-------- DATA RECORDS --------

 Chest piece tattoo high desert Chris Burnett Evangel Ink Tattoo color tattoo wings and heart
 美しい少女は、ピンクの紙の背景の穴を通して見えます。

--------
-------- DATA RECORDS --------

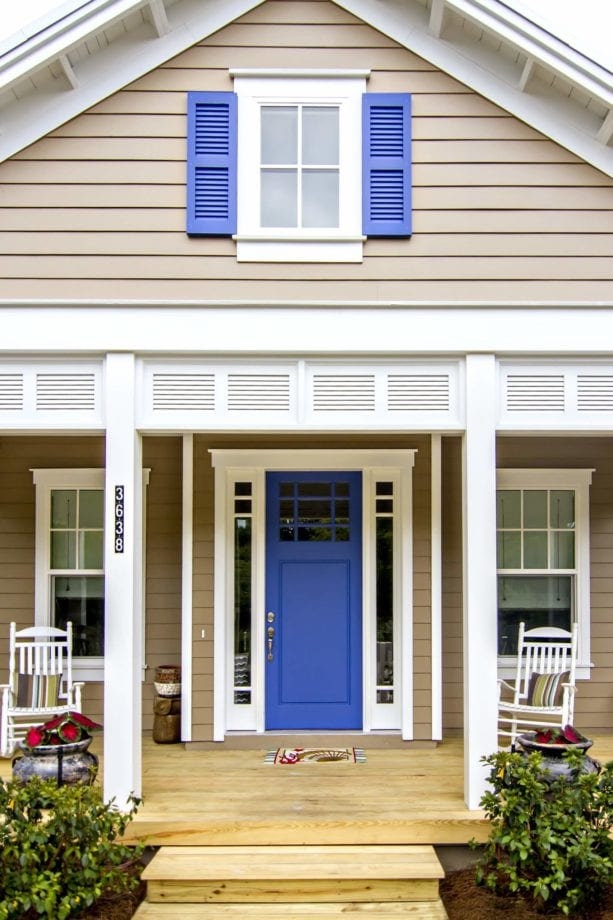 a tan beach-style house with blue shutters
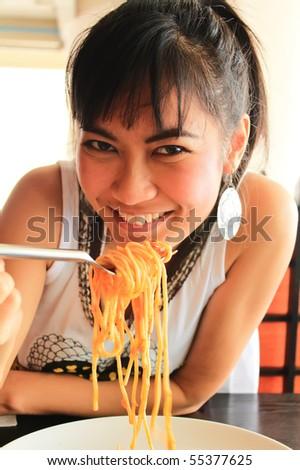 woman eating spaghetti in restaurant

--------

Reproduce word for word the material above, beginning with the line that contains "Chest piece tattoo" and ending with the line that contains "美しい少女は、ピンクの紙の背景の穴を通して見えます。".

 Chest piece tattoo high desert Chris Burnett Evangel Ink Tattoo color tattoo wings and heart
 美しい少女は、ピンクの紙の背景の穴を通して見えます。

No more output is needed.